Table des matières
Vous venez d’hériter d’un bien immobilier classé E au DPE ? Cela peut sembler une aubaine… jusqu’à ce que vous découvriez ce que cela implique réellement. Entre nouvelles règles, travaux imposants et risques de décote, l’héritage peut vite virer au casse-tête.
Qu’est-ce qu’un logement classé DPE E ?
Le DPE, ou diagnostic de performance énergétique, informe sur la consommation d’énergie d’un logement. Il est noté de A (très performant) à G (très énergivore). Une note E signifie une performance médiocre : le logement consomme beaucoup d’énergie pour le chauffage, l’eau chaude ou l’isolation. Concrètement, c’est ce qu’on qualifie de passoire énergétique, même si ce terme est plus souvent réservé aux classes F ou G.
Pourquoi hériter d’un logement DPE E peut poser problème
Sur le papier, vous devenez propriétaire gratuitement. Mais attention : un logement mal classé au DPE peut devenir un fardeau plus qu’un atout. Depuis les récentes lois sur le climat et le logement, un bien classé E risque de perdre de sa valeur, surtout s’il est destiné à la location.

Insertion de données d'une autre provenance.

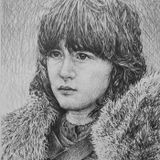 24. A GAME OF THRONES - Bran IV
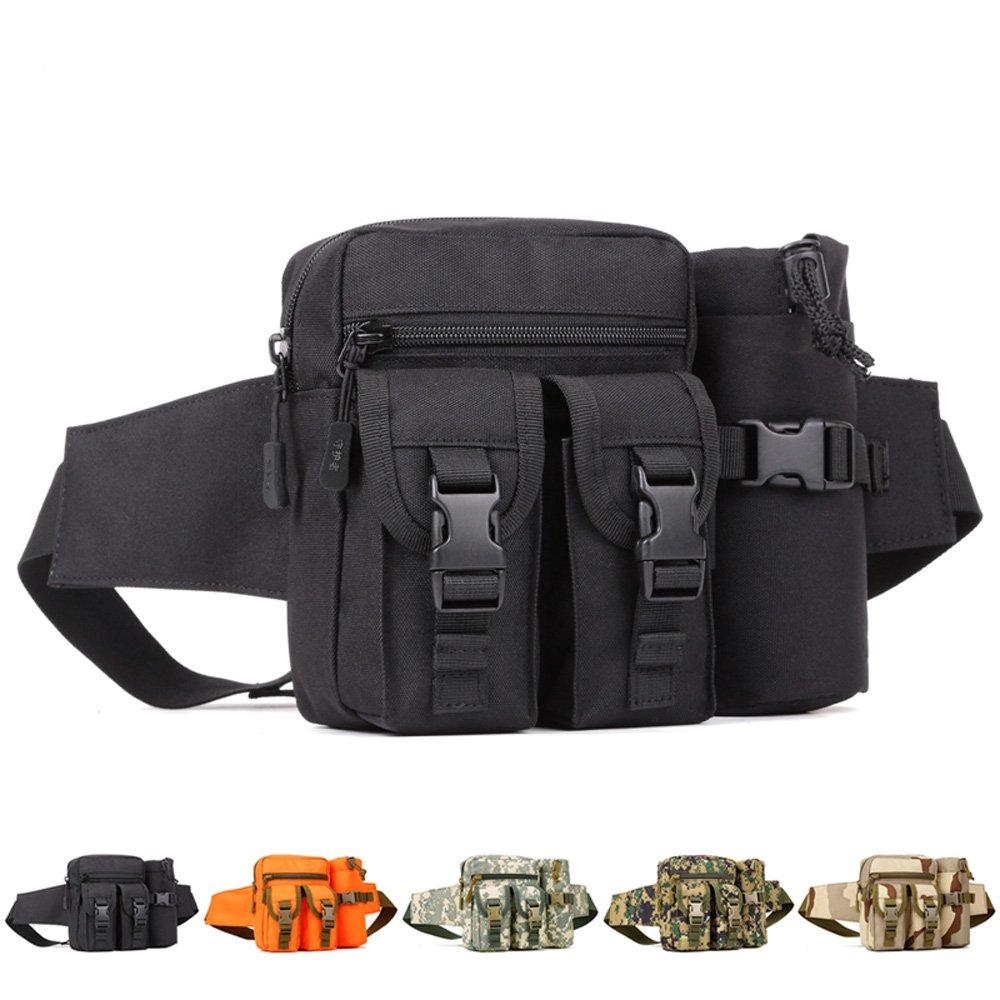 YuHan senderismo Waistpacks al aire libre táctico riñonera bolsa botella de agua bolsillo soporte Molle bolsa de cinturón de cadera, negro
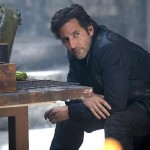 The 100 - Episode 2.09 - Remember Me - Kane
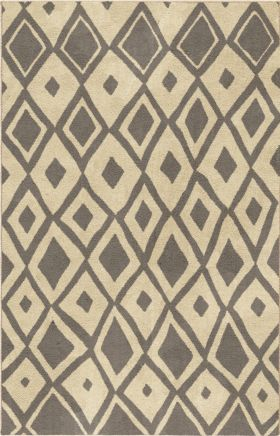 Transitional Orian Rugs Utopia Beige 12724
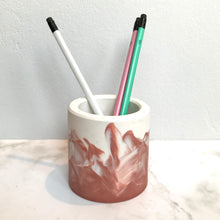 Load image into Gallery viewer, Dusky Pink Jesmonite Pot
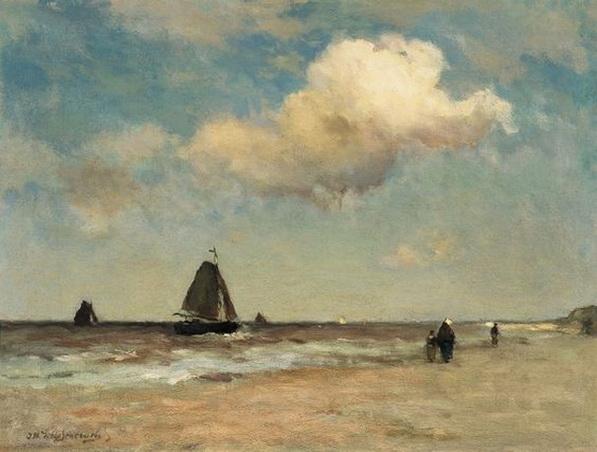 Johan Hendrik Weissenbruch -  The beach at Scheveningen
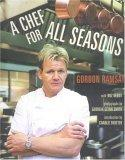 Chef for All Seasons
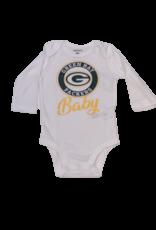 Packers Baby Long Sleeve Onesie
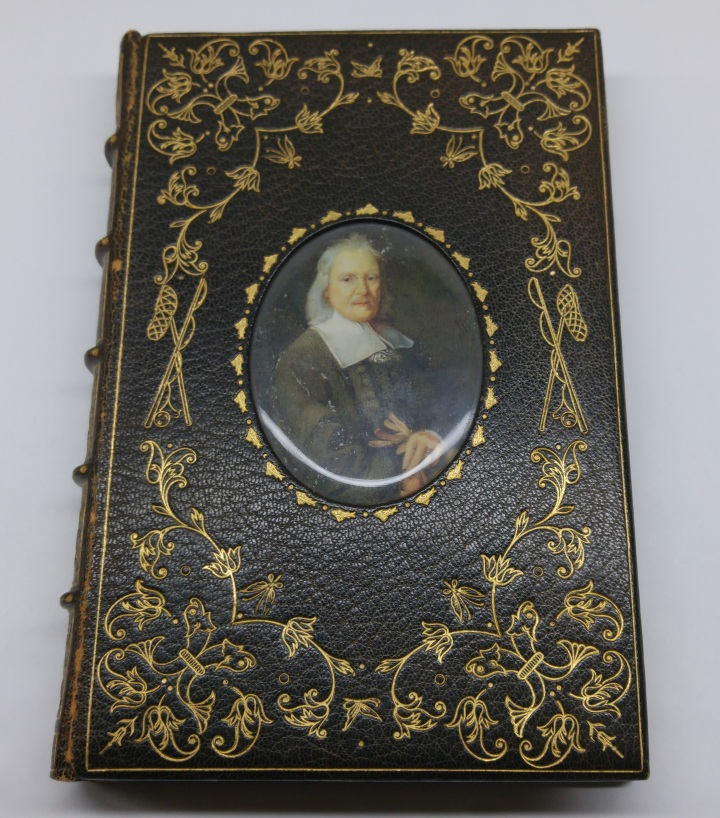 The Compleat Angler, by Izaak Walton (1594-1683). Chiswick: The Caradoc Press, 1905. This Cosway Binding features a portrait of Walton on ivory and under glass, all laid into a beautiful front board.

Voici ce que cela implique :
- Des travaux potentiellement coûteux à prévoir pour améliorer la classe énergétique
- Une difficulté de revente si le logement reste mal isolé
- Un gel progressif de la location pour les pires classes énergétiques, qui pourraient bientôt concerner les DPE E
Ce que dit la loi pour les logements énergivores
La loi « Climat et Résilience » de 2021 s’attaque directement aux logements mal classés. Voici les mesures étalées dans le temps :
- Dès 2025 : interdiction de louer les logements classés G
- 2028 : interdiction étendue aux logements classés F
- 2034 : les logements classés E seront également interdits à la location
Autrement dit, si vous héritez aujourd’hui d’un bien classé E, vous avez moins de dix ans pour le remettre aux normes… ou renoncer à le louer.
Combien coûtent les travaux de rénovation énergétique ?
Voici le cœur du problème : améliorer un DPE E n’est pas gratuit. Les coûts peuvent vite grimper en fonction de l’état du bien et des solutions retenues.
- Isolation des murs, combles, plancher : entre 5 000 et 20 000 €
- Remplacement du système de chauffage par un modèle plus performant : de 5 000 à 15 000 €
- Changement des fenêtres pour du double, voire triple vitrage : environ 500 à 1 000 € par fenêtre
- Installation d’une ventilation efficace : entre 2 000 et 8 000 €
En tout, le budget moyen pour faire passer un bien de la classe E à la classe C peut varier de 25 000 à 60 000 €. Un investissement important, surtout si vous n’aviez pas prévu cet héritage ni les charges qui l’accompagnent.
Existe-t-il des aides pour les rénovations ?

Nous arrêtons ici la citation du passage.